### Source records

## begin

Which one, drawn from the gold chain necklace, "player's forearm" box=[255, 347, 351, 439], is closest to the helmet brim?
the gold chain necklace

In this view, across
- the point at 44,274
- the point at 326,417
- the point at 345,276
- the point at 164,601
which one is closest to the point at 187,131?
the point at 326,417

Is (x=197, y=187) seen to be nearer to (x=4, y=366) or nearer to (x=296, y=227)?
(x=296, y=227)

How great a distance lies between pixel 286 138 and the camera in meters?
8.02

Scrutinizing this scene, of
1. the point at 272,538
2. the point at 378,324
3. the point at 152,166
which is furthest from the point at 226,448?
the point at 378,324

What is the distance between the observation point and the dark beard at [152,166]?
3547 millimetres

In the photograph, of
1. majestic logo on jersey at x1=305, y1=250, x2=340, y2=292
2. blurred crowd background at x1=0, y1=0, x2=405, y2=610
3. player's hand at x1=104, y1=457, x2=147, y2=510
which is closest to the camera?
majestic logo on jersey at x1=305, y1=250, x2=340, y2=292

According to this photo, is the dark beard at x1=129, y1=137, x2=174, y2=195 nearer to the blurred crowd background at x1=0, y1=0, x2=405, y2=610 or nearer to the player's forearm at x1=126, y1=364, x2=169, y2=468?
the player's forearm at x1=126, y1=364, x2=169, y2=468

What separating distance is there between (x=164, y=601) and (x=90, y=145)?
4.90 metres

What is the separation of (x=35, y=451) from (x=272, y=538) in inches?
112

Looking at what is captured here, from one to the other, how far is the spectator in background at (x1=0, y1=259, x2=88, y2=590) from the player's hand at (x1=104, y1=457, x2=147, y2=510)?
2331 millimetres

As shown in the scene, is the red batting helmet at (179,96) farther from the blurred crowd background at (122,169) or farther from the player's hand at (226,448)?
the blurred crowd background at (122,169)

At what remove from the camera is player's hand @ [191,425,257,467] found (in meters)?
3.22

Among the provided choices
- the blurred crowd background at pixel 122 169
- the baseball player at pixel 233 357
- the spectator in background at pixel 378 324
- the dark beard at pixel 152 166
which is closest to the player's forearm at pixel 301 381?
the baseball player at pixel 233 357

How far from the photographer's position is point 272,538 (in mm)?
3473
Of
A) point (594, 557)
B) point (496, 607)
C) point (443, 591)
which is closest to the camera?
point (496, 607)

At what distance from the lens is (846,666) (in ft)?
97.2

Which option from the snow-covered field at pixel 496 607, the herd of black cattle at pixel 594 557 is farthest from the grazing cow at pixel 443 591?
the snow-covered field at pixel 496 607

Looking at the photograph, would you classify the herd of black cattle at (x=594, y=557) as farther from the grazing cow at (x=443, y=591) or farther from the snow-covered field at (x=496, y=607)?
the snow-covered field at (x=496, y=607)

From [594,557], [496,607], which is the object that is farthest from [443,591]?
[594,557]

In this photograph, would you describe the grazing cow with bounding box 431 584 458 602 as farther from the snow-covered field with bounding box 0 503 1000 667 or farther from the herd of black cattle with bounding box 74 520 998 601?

## end

### Goal
Write out only what runs from the line holding "Looking at the" through the last line of the records, exactly as shown.

### Finished task
Looking at the photograph, would you classify the herd of black cattle at (x=594, y=557) as farther from the grazing cow at (x=443, y=591) or farther from the snow-covered field at (x=496, y=607)?
the snow-covered field at (x=496, y=607)

From [594,557], [496,607], which is the object that is farthest from [443,591]?
[594,557]

In this photograph, would you describe the grazing cow with bounding box 431 584 458 602 as farther from the snow-covered field with bounding box 0 503 1000 667 or farther from the herd of black cattle with bounding box 74 520 998 601?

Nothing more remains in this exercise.